ESTRATTO DEL DOCUMENTO –

▬▬▬▬▬▬▬▬▬▬

Poi per il resto sarà una questione di gusti. La moda del lento è un disco che, passati tre anni ormai, continua ad emozionarmi tantissimo. EN (forse perchè c'è stata una Elisa anche per me), Mademoiselle boyfriend, la canzone di Alain Delon, Love Affair, Bouquet...faccio fatica a trovarci dei difetti.
si ma En l'ha scritta per me :[
Per adorare te
La tua libertà
Poche righe
Ma solo per te
Per i tuoi uomini
Per il cabernet sauvignon
Cioé le labbra tue
Ecco perché
Elisa [:
boh... "la moda del lento" per me si ascolta solo il tempo di due pezzi... quel disco è sempre stata una delusione. :|
opera prima e terzo cd, invece, hanno dentro canzoni capolavoro da cantare a squarciagola... :)
Sarà anche vero, ma io nelle storie raccontate nella moda nel lento ho ritrovato pezzi della mia vita. La malavita non mi dice niente.
siete pazzi
la moda del lento è il disco meno riuscito dei baustelle
sussidiario e la malavita sono i due capolavori
ma il primo è troppo legato al citazionismo
la malavita è più personale
comunisti prevenuti:[
Anche io, la malavita è rimasto lì in macchina nel porta-cd, la moda e il sussidiario girano e rigirano nello stereo.
Straquoto......:?

▬▬▬▬▬▬▬▬▬▬

DATI DELL'ESERCIZIO –
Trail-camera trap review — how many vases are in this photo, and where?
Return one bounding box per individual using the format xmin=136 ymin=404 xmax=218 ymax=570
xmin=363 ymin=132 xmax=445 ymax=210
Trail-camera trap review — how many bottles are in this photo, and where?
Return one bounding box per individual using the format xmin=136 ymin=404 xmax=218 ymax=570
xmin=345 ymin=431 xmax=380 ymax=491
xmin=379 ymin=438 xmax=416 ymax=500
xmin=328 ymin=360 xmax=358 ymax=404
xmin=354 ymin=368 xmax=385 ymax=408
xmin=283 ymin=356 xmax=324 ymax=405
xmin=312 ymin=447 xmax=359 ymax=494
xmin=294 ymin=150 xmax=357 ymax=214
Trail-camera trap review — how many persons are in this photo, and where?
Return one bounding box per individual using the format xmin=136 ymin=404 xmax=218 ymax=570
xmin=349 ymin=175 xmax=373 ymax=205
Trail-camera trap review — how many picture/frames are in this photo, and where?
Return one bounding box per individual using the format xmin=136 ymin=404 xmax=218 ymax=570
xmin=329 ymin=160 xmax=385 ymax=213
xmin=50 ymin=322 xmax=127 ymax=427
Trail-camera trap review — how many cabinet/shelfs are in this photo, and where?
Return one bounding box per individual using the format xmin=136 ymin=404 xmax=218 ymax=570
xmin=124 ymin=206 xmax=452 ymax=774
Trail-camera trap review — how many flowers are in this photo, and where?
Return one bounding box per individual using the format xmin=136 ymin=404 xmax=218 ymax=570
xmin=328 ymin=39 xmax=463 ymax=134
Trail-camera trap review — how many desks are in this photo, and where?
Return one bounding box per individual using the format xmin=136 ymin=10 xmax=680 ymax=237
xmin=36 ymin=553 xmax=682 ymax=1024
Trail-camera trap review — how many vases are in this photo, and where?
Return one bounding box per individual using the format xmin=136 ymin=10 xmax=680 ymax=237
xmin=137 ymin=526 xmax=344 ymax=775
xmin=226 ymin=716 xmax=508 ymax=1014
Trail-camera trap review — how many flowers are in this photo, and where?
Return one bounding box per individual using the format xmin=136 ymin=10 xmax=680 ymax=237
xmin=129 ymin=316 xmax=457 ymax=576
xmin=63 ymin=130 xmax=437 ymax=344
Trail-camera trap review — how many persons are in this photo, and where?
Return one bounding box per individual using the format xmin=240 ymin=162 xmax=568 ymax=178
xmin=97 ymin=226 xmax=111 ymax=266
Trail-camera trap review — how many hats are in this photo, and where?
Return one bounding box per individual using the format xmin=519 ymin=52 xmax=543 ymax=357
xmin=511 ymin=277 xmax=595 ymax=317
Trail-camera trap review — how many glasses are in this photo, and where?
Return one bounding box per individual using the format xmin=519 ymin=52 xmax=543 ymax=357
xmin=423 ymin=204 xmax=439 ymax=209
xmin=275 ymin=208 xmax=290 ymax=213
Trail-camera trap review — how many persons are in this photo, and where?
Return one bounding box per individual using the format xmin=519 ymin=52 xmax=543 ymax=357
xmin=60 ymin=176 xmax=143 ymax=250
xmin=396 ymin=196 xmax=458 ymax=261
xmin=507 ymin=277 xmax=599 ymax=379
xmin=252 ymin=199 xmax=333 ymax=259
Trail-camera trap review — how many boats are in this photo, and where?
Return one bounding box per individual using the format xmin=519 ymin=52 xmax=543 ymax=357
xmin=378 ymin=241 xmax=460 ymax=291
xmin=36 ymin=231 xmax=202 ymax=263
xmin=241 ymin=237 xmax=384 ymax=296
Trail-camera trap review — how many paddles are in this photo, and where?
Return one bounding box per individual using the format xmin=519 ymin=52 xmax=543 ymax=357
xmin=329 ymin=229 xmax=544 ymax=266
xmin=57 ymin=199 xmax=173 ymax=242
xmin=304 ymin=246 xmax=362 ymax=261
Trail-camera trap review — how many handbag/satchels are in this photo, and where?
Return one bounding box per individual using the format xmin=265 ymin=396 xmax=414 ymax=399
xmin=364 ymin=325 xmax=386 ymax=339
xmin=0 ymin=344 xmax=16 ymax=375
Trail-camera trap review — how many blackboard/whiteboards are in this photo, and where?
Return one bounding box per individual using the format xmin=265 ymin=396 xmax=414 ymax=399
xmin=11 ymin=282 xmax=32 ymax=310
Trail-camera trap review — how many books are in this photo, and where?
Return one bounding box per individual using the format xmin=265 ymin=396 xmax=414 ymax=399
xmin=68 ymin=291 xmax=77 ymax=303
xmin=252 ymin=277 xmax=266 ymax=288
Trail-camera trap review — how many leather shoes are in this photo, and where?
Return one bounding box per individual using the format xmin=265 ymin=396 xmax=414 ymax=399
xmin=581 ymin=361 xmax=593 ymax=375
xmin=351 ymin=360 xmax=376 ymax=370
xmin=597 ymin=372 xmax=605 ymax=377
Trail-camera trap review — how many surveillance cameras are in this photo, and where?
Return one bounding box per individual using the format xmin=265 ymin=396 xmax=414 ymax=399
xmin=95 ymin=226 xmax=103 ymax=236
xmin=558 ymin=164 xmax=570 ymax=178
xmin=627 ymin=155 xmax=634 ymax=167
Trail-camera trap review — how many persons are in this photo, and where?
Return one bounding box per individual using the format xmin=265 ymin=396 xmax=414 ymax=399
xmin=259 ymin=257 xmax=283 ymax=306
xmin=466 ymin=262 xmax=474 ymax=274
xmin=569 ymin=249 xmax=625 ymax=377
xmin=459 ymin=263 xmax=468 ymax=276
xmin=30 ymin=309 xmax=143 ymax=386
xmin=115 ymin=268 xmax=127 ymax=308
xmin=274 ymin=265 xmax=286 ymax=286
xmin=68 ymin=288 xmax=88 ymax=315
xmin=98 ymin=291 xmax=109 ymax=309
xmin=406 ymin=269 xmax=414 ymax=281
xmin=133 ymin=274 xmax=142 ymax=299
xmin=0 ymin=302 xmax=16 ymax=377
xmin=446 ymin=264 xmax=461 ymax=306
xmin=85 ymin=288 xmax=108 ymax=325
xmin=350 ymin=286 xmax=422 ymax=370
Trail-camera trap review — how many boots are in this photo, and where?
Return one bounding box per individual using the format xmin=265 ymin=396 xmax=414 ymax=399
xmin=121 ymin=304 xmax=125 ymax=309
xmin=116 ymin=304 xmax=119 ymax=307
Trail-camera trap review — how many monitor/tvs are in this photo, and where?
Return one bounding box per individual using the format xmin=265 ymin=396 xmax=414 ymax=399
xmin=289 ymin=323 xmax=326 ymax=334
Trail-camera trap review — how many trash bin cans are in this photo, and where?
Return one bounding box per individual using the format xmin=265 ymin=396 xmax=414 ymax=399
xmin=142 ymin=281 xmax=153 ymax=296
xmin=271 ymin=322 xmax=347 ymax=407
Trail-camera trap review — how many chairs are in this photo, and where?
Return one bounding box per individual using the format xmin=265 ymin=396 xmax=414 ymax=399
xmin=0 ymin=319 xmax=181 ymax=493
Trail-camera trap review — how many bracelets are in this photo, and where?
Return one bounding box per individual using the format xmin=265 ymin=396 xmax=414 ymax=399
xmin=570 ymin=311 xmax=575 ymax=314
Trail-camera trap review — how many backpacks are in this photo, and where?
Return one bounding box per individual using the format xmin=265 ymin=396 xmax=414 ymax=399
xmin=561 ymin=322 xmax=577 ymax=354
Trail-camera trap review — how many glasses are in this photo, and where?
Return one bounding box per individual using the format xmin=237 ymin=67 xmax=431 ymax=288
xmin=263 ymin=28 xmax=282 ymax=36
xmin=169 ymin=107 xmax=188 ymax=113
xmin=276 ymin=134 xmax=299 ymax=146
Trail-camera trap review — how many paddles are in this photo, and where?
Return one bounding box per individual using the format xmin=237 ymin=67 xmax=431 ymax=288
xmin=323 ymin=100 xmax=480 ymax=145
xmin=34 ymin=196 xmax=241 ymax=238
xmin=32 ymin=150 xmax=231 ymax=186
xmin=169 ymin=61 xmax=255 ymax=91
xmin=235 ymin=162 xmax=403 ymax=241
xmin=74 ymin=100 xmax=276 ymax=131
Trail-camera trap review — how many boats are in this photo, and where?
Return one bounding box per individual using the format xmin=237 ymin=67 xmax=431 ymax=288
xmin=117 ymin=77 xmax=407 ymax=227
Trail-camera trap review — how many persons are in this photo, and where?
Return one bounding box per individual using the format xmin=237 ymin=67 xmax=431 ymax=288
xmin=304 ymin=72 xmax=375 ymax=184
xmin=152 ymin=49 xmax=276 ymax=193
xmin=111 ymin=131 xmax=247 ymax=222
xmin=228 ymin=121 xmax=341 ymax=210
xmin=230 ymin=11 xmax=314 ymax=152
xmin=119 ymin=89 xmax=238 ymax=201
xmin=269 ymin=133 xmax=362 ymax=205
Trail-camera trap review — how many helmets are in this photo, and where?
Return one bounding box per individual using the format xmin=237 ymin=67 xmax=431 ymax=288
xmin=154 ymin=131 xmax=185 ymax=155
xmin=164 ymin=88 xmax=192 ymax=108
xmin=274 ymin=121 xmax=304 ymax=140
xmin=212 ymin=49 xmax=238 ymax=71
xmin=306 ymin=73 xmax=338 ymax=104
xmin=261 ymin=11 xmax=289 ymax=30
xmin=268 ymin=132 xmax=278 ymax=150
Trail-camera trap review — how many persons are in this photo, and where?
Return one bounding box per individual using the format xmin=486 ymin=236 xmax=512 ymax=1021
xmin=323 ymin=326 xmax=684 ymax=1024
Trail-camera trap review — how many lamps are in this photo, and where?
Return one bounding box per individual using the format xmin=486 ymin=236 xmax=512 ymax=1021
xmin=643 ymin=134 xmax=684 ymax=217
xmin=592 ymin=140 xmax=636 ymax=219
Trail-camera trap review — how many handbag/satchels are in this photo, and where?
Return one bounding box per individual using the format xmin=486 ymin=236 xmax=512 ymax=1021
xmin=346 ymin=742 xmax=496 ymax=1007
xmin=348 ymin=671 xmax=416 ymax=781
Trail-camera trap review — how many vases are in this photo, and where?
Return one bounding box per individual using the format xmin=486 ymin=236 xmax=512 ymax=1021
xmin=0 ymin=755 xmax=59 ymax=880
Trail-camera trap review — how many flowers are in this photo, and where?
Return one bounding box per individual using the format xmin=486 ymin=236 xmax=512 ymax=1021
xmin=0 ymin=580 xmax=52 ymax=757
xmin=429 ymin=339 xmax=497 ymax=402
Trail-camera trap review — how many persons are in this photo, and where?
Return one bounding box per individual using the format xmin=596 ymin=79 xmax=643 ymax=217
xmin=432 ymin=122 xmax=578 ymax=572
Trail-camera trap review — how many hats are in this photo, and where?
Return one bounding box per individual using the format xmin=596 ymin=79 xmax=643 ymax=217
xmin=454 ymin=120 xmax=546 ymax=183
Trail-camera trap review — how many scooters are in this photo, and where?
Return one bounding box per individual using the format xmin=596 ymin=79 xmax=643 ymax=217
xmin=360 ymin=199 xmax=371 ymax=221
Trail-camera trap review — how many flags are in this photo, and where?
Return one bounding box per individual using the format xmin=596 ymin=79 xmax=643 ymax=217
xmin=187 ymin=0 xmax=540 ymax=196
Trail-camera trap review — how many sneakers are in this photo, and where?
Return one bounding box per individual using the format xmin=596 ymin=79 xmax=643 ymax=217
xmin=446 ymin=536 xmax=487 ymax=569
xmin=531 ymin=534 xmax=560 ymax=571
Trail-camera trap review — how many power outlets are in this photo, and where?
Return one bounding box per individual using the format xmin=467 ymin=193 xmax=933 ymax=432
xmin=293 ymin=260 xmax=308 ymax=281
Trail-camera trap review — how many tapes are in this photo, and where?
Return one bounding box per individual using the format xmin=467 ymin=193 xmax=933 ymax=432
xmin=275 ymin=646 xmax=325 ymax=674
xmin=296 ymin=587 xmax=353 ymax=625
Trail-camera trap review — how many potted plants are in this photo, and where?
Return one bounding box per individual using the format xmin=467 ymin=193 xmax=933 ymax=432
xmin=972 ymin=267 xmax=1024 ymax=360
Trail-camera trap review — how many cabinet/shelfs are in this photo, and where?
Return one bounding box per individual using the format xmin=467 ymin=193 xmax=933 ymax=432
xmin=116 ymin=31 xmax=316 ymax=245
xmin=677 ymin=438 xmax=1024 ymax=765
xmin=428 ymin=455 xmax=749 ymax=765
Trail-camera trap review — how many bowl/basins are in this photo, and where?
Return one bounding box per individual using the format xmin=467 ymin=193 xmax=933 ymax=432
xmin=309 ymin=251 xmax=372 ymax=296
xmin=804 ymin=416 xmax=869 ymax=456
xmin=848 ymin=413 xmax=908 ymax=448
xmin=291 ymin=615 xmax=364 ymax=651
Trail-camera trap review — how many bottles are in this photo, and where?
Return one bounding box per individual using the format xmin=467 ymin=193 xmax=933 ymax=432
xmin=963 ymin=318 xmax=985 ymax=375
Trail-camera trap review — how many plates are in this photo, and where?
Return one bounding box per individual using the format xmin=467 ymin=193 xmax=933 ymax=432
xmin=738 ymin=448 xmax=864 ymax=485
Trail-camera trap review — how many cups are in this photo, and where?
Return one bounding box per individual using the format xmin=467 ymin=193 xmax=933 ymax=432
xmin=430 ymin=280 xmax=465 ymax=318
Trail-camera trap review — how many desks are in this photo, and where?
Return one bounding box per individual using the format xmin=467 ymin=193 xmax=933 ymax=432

▬▬▬▬▬▬▬▬▬▬

LE CONSEGNE –
**A.** Nell'estratto sui dischi dei Baustelle, quali canzoni vengono nominate nel primo commento, subito dopo l'affermazione che La moda del lento continua a emozionare?
**B.** Ricopia i record senza alcuna modifica, dalla loro prima riga fino alla riga che contiene "xmin=328 ymin=39 xmax=463 ymax=134", includendo entrambe le estremità.
Il testo e i record non hanno alcun legame tra loro.

RISPOSTE –
**A.** EN, Mademoiselle boyfriend, la canzone di Alain Delon, Love Affair, Bouquet

**B.**
Trail-camera trap review — how many vases are in this photo, and where?
Return one bounding box per individual using the format xmin=136 ymin=404 xmax=218 ymax=570
xmin=363 ymin=132 xmax=445 ymax=210
Trail-camera trap review — how many bottles are in this photo, and where?
Return one bounding box per individual using the format xmin=136 ymin=404 xmax=218 ymax=570
xmin=345 ymin=431 xmax=380 ymax=491
xmin=379 ymin=438 xmax=416 ymax=500
xmin=328 ymin=360 xmax=358 ymax=404
xmin=354 ymin=368 xmax=385 ymax=408
xmin=283 ymin=356 xmax=324 ymax=405
xmin=312 ymin=447 xmax=359 ymax=494
xmin=294 ymin=150 xmax=357 ymax=214
Trail-camera trap review — how many persons are in this photo, and where?
Return one bounding box per individual using the format xmin=136 ymin=404 xmax=218 ymax=570
xmin=349 ymin=175 xmax=373 ymax=205
Trail-camera trap review — how many picture/frames are in this photo, and where?
Return one bounding box per individual using the format xmin=136 ymin=404 xmax=218 ymax=570
xmin=329 ymin=160 xmax=385 ymax=213
xmin=50 ymin=322 xmax=127 ymax=427
Trail-camera trap review — how many cabinet/shelfs are in this photo, and where?
Return one bounding box per individual using the format xmin=136 ymin=404 xmax=218 ymax=570
xmin=124 ymin=206 xmax=452 ymax=774
Trail-camera trap review — how many flowers are in this photo, and where?
Return one bounding box per individual using the format xmin=136 ymin=404 xmax=218 ymax=570
xmin=328 ymin=39 xmax=463 ymax=134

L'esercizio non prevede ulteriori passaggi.